RECORDED INFORMATION.
────────
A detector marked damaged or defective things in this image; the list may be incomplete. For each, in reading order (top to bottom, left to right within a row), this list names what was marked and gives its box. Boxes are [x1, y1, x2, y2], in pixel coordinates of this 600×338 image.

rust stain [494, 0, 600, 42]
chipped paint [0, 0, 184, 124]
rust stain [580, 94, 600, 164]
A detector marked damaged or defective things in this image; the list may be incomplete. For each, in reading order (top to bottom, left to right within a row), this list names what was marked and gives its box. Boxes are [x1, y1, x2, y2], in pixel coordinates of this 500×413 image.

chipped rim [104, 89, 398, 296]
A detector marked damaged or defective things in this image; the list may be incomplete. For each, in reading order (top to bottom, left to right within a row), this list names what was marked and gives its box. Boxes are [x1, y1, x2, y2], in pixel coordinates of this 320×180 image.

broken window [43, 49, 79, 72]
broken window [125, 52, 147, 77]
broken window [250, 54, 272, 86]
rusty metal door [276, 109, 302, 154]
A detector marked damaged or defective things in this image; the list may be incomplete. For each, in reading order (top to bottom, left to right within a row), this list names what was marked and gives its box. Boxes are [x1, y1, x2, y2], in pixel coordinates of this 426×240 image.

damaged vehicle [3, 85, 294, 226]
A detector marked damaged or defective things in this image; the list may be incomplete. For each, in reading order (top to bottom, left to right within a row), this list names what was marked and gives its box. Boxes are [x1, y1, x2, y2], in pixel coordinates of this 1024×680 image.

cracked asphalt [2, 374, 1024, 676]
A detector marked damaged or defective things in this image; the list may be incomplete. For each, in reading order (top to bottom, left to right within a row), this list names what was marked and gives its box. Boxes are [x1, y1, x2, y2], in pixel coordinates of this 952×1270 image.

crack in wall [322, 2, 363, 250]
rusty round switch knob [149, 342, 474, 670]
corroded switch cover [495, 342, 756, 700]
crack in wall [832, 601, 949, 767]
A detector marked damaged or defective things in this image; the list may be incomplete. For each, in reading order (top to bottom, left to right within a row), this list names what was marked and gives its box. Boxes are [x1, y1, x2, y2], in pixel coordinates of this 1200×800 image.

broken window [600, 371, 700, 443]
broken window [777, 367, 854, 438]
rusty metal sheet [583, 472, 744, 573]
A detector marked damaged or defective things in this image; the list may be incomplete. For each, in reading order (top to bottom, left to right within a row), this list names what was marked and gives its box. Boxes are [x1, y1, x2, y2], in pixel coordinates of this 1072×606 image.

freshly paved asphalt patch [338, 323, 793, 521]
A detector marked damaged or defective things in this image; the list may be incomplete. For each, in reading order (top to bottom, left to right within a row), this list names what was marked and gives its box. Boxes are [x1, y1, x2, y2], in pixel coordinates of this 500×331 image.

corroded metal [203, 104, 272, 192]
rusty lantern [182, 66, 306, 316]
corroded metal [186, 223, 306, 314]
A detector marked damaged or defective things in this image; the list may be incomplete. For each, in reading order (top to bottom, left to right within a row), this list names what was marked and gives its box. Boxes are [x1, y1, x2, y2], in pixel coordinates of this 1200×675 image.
────────
WHAT THE EXERCISE ASKS. Please repeat the lines of the records from the start through the line containing "rust stain [580, 94, 600, 164]", including both ends, word for word.

WORKED ANSWER.
A detector marked damaged or defective things in this image; the list may be incomplete. For each, in reading order (top to bottom, left to right within a row), this list names what was marked and gives its box. Boxes are [x1, y1, x2, y2], in pixel coordinates of this 600×338 image.

rust stain [494, 0, 600, 42]
chipped paint [0, 0, 184, 124]
rust stain [580, 94, 600, 164]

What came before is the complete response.